TEXTE DU DOCUMENT –
= = = = =
Pour vous donner un ordre d'idée, en Mongolie il y a 3 millions d'habitants pour 45 millions d'animaux (moutons, chèvres, chevaux, bovins, chameaux et yaks).
Plusieurs fois Gamba et Ayuna s’arrêtent pour rendre visite à leurs amis nomades (qui par définition changent de place régulièrement, le jeu est donc de les retrouver, ce qui n’est pas si facile !). Au fur et à mesure du périple nous sommes donc amenés à découvrir plusieurs yourtes authentiques mongoles.
En général le camp est composé de deux à trois yourtes, parfois une est dédiée spécialement à la cuisine et l’entrepôt des affaires. Les yourtes sont toutes plus belles les unes que les autres, habillées de quelques meubles, un ou deux lits, une chaudière qui permet de cuisiner et chauffer. Quasiment toutes possèdent un panneau solaire, et certaines sont équipées de la télé et même du téléphone !
Chaque famille nomade nous reçoit avec accueil chaleureux, sans jugement et avec simplicité. Même rituel systématique : Nous entrons dans la yourte et nous asseyons tous en cercle. On nous offre à manger et à boire. Nous découvrons les mets à base de lait de vache : le yaourt séché (qui ressemble à du fromage, très salé, je donnerai discrètement ma moitié à la chèvre qui en raffole) et le fromage frais (qui pour le coup ressemble plus à du yaourt, salé aussi), ainsi que le lait fermenté de jument (salé aussi mais moins pire qu’on pensait !), et les petites pâtisseries ressemblant à des bottereaux (ou bugnes pour les hauts savoyards) très appréciables pour faire passer le reste !
= = = = =
Données recueillies:
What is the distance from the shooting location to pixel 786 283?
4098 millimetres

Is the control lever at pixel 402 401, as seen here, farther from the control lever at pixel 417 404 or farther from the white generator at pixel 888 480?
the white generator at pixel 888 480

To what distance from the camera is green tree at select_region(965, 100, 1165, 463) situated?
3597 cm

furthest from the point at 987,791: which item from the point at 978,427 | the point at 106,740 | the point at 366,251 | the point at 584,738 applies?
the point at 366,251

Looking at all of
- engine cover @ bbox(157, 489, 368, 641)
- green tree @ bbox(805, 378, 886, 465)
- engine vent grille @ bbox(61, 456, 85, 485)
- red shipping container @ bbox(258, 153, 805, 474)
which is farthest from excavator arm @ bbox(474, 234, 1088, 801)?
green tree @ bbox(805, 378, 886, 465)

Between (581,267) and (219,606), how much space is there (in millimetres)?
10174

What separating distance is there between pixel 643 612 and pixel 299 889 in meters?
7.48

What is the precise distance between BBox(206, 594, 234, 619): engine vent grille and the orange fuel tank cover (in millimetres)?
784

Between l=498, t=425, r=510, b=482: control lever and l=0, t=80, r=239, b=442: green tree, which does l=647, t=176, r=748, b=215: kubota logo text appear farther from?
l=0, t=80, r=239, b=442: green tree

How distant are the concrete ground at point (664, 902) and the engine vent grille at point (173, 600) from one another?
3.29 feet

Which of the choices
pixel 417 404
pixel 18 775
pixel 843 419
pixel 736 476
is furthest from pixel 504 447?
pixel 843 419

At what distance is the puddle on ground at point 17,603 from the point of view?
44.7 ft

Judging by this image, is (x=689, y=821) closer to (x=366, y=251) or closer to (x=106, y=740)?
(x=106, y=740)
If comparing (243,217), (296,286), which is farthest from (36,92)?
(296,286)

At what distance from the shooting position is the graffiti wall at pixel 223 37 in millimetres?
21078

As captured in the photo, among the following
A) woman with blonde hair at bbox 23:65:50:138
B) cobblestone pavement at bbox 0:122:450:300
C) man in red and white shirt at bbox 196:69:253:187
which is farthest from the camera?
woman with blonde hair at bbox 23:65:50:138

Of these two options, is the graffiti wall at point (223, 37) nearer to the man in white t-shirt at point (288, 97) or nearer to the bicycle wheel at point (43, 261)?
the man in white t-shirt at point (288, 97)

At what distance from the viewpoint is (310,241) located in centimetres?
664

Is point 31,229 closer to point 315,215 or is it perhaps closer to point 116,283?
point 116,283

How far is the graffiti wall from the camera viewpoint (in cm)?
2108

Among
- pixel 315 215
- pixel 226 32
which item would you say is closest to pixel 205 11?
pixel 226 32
= = = = =
CONSIGNE –
Répondez aux questions suivantes d'après le texte sur les nomades mongols.
(a) Combien d'habitants la Mongolie compte-t-elle ?
(b) De combien de yourtes un camp est-il généralement composé ?
(c) Quel aliment est en partie donné à la chèvre ?
Les données recueillies ne servent pas ici.

RÉPONSE ATTENDUE –
(a) La Mongolie compte 3 millions d'habitants.
(b) Un camp est généralement composé de deux à trois yourtes.
(c) C'est le yaourt séché, dont une moitié est donnée à la chèvre.